> [To be done]: Write out every line of the rows below as a JSON list of strings, one string per line, and skip any blank lines.
──────── Material provided
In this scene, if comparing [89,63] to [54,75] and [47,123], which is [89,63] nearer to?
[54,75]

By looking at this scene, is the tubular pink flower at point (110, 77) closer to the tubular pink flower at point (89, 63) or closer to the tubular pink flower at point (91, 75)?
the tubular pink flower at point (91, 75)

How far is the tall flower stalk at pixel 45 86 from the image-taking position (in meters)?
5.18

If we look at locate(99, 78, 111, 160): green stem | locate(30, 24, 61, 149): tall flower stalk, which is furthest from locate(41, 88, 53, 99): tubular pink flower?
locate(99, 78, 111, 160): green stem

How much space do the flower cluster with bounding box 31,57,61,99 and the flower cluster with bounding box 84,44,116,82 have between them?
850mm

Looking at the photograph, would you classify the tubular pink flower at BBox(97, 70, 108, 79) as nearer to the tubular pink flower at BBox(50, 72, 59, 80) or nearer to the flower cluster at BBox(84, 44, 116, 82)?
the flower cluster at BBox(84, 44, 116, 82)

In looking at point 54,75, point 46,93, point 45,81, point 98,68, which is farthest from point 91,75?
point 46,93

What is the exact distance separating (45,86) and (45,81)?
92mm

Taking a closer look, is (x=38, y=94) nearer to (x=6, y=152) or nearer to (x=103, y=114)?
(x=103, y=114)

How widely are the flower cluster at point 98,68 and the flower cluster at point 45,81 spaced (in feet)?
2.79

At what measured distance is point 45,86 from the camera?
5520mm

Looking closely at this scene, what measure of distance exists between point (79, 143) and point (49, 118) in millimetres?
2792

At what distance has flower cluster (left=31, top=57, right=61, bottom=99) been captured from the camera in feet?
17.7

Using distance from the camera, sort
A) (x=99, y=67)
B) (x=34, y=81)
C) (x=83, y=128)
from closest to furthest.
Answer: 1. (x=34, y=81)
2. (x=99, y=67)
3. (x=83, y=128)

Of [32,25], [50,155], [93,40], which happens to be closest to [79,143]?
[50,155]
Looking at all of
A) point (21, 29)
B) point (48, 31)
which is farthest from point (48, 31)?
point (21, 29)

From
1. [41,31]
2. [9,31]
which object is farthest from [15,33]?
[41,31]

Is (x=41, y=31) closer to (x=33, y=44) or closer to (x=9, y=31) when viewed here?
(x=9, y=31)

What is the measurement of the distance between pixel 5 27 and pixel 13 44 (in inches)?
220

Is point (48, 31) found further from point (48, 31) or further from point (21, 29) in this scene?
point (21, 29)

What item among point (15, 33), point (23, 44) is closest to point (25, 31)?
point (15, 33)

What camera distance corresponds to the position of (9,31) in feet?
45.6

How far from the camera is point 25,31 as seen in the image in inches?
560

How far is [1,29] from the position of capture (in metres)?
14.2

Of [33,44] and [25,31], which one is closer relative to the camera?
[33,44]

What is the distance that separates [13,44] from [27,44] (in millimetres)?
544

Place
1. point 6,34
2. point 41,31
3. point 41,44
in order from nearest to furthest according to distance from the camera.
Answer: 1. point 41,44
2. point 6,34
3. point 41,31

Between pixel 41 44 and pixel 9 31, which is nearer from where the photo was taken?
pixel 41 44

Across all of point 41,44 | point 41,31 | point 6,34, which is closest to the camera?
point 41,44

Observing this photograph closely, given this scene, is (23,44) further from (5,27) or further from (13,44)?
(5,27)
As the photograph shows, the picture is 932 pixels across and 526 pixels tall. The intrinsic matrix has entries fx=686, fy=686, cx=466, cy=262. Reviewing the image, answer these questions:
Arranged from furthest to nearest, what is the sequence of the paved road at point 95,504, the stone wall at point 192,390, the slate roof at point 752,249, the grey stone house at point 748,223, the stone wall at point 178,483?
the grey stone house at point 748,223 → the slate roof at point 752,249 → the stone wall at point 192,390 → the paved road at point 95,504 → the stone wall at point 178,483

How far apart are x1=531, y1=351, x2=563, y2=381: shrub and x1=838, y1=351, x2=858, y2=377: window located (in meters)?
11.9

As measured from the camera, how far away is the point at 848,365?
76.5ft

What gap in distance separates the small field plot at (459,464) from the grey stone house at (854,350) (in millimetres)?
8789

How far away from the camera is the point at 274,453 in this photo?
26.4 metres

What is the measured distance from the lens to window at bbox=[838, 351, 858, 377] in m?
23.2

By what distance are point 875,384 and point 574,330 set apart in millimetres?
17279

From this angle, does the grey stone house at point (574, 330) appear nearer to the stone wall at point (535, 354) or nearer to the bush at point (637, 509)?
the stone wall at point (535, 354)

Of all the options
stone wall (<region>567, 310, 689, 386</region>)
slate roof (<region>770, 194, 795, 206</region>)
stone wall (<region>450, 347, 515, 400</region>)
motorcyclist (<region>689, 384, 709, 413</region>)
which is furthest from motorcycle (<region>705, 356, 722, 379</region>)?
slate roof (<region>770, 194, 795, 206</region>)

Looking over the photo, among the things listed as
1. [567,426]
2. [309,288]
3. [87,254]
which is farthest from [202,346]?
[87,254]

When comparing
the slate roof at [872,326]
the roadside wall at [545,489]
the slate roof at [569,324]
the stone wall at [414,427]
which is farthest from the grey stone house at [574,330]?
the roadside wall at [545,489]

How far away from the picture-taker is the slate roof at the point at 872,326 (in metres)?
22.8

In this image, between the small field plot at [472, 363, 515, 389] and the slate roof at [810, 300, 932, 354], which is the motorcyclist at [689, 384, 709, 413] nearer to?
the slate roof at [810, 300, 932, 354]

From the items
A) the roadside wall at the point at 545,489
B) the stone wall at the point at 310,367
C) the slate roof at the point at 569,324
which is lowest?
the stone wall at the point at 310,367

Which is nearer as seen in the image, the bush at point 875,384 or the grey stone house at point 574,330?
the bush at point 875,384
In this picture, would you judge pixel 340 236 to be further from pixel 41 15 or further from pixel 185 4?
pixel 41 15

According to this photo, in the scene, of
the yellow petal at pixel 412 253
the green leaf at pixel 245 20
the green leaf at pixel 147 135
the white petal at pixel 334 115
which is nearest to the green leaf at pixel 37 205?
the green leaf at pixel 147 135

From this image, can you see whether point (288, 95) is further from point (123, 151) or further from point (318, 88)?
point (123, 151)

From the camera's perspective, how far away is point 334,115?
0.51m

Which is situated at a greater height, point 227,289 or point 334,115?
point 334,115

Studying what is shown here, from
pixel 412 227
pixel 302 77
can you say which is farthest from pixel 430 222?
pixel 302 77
────────────────
> [Exercise response]:
[
  "In this scene, if comparing [89,63] to [54,75] and [47,123], which is [89,63] nearer to?",
  "[54,75]",
  "By looking at this scene, is the tubular pink flower at point (110, 77) closer to the tubular pink flower at point (89, 63) or closer to the tubular pink flower at point (91, 75)?",
  "the tubular pink flower at point (91, 75)",
  "How far is the tall flower stalk at pixel 45 86 from the image-taking position (in meters)?",
  "5.18",
  "If we look at locate(99, 78, 111, 160): green stem | locate(30, 24, 61, 149): tall flower stalk, which is furthest from locate(41, 88, 53, 99): tubular pink flower?",
  "locate(99, 78, 111, 160): green stem",
  "How much space do the flower cluster with bounding box 31,57,61,99 and the flower cluster with bounding box 84,44,116,82 have between them?",
  "850mm",
  "Looking at the photograph, would you classify the tubular pink flower at BBox(97, 70, 108, 79) as nearer to the tubular pink flower at BBox(50, 72, 59, 80) or nearer to the flower cluster at BBox(84, 44, 116, 82)?",
  "the flower cluster at BBox(84, 44, 116, 82)",
  "In looking at point 54,75, point 46,93, point 45,81, point 98,68, which is farthest from point 91,75?",
  "point 46,93",
  "What is the exact distance separating (45,86) and (45,81)?",
  "92mm",
  "Taking a closer look, is (x=38, y=94) nearer to (x=6, y=152) or nearer to (x=103, y=114)?",
  "(x=103, y=114)",
  "How widely are the flower cluster at point 98,68 and the flower cluster at point 45,81 spaced (in feet)?",
  "2.79",
  "At what measured distance is point 45,86 from the camera?",
  "5520mm",
  "Looking closely at this scene, what measure of distance exists between point (79, 143) and point (49, 118) in millimetres?",
  "2792",
  "At what distance has flower cluster (left=31, top=57, right=61, bottom=99) been captured from the camera in feet?",
  "17.7",
  "Using distance from the camera, sort",
  "A) (x=99, y=67)",
  "B) (x=34, y=81)",
  "C) (x=83, y=128)",
  "from closest to furthest.",
  "Answer: 1. (x=34, y=81)",
  "2. (x=99, y=67)",
  "3. (x=83, y=128)",
  "Of [32,25], [50,155], [93,40], which happens to be closest to [79,143]?",
  "[50,155]",
  "Looking at all of",
  "A) point (21, 29)",
  "B) point (48, 31)",
  "which is farthest from point (48, 31)?",
  "point (21, 29)",
  "From",
  "1. [41,31]",
  "2. [9,31]",
  "which object is farthest from [15,33]?",
  "[41,31]",
  "Is (x=41, y=31) closer to (x=33, y=44) or closer to (x=9, y=31) when viewed here?",
  "(x=9, y=31)",
  "What is the measurement of the distance between pixel 5 27 and pixel 13 44 (in inches)?",
  "220",
  "Is point (48, 31) found further from point (48, 31) or further from point (21, 29) in this scene?",
  "point (21, 29)",
  "What item among point (15, 33), point (23, 44) is closest to point (25, 31)?",
  "point (15, 33)",
  "What camera distance corresponds to the position of (9,31) in feet?",
  "45.6",
  "How far from the camera is point 25,31 as seen in the image in inches?",
  "560",
  "How far is [1,29] from the position of capture (in metres)?",
  "14.2",
  "Of [33,44] and [25,31], which one is closer relative to the camera?",
  "[33,44]",
  "What is the distance that separates [13,44] from [27,44] (in millimetres)?",
  "544",
  "Place",
  "1. point 6,34",
  "2. point 41,31",
  "3. point 41,44",
  "in order from nearest to furthest according to distance from the camera.",
  "Answer: 1. point 41,44",
  "2. point 6,34",
  "3. point 41,31",
  "Between pixel 41 44 and pixel 9 31, which is nearer from where the photo was taken?",
  "pixel 41 44",
  "Across all of point 41,44 | point 41,31 | point 6,34, which is closest to the camera?",
  "point 41,44",
  "Observing this photograph closely, given this scene, is (23,44) further from (5,27) or further from (13,44)?",
  "(5,27)",
  "As the photograph shows, the picture is 932 pixels across and 526 pixels tall. The intrinsic matrix has entries fx=686, fy=686, cx=466, cy=262. Reviewing the image, answer these questions:",
  "Arranged from furthest to nearest, what is the sequence of the paved road at point 95,504, the stone wall at point 192,390, the slate roof at point 752,249, the grey stone house at point 748,223, the stone wall at point 178,483?",
  "the grey stone house at point 748,223 → the slate roof at point 752,249 → the stone wall at point 192,390 → the paved road at point 95,504 → the stone wall at point 178,483",
  "How far apart are x1=531, y1=351, x2=563, y2=381: shrub and x1=838, y1=351, x2=858, y2=377: window located (in meters)?",
  "11.9",
  "As measured from the camera, how far away is the point at 848,365?",
  "76.5ft",
  "What gap in distance separates the small field plot at (459,464) from the grey stone house at (854,350) (in millimetres)?",
  "8789",
  "How far away from the camera is the point at 274,453 in this photo?",
  "26.4 metres",
  "What is the measured distance from the lens to window at bbox=[838, 351, 858, 377] in m?",
  "23.2",
  "By what distance are point 875,384 and point 574,330 set apart in millimetres?",
  "17279",
  "From this angle, does the grey stone house at point (574, 330) appear nearer to the stone wall at point (535, 354) or nearer to the bush at point (637, 509)?",
  "the stone wall at point (535, 354)",
  "Of all the options",
  "stone wall (<region>567, 310, 689, 386</region>)",
  "slate roof (<region>770, 194, 795, 206</region>)",
  "stone wall (<region>450, 347, 515, 400</region>)",
  "motorcyclist (<region>689, 384, 709, 413</region>)",
  "which is furthest from motorcycle (<region>705, 356, 722, 379</region>)?",
  "slate roof (<region>770, 194, 795, 206</region>)",
  "Looking over the photo, among the things listed as",
  "1. [567,426]",
  "2. [309,288]",
  "3. [87,254]",
  "which is farthest from [202,346]?",
  "[87,254]",
  "When comparing",
  "the slate roof at [872,326]",
  "the roadside wall at [545,489]",
  "the slate roof at [569,324]",
  "the stone wall at [414,427]",
  "which is farthest from the grey stone house at [574,330]?",
  "the roadside wall at [545,489]",
  "How far away from the picture-taker is the slate roof at the point at 872,326 (in metres)?",
  "22.8",
  "In this image, between the small field plot at [472, 363, 515, 389] and the slate roof at [810, 300, 932, 354], which is the motorcyclist at [689, 384, 709, 413] nearer to?",
  "the slate roof at [810, 300, 932, 354]",
  "From the items",
  "A) the roadside wall at the point at 545,489",
  "B) the stone wall at the point at 310,367",
  "C) the slate roof at the point at 569,324",
  "which is lowest?",
  "the stone wall at the point at 310,367",
  "Which is nearer as seen in the image, the bush at point 875,384 or the grey stone house at point 574,330?",
  "the bush at point 875,384",
  "In this picture, would you judge pixel 340 236 to be further from pixel 41 15 or further from pixel 185 4?",
  "pixel 41 15",
  "According to this photo, in the scene, of",
  "the yellow petal at pixel 412 253",
  "the green leaf at pixel 245 20",
  "the green leaf at pixel 147 135",
  "the white petal at pixel 334 115",
  "which is nearest to the green leaf at pixel 37 205?",
  "the green leaf at pixel 147 135",
  "From this image, can you see whether point (288, 95) is further from point (123, 151) or further from point (318, 88)?",
  "point (123, 151)",
  "From the camera's perspective, how far away is point 334,115?",
  "0.51m",
  "Which is situated at a greater height, point 227,289 or point 334,115?",
  "point 334,115",
  "Studying what is shown here, from",
  "pixel 412 227",
  "pixel 302 77",
  "can you say which is farthest from pixel 430 222?",
  "pixel 302 77"
]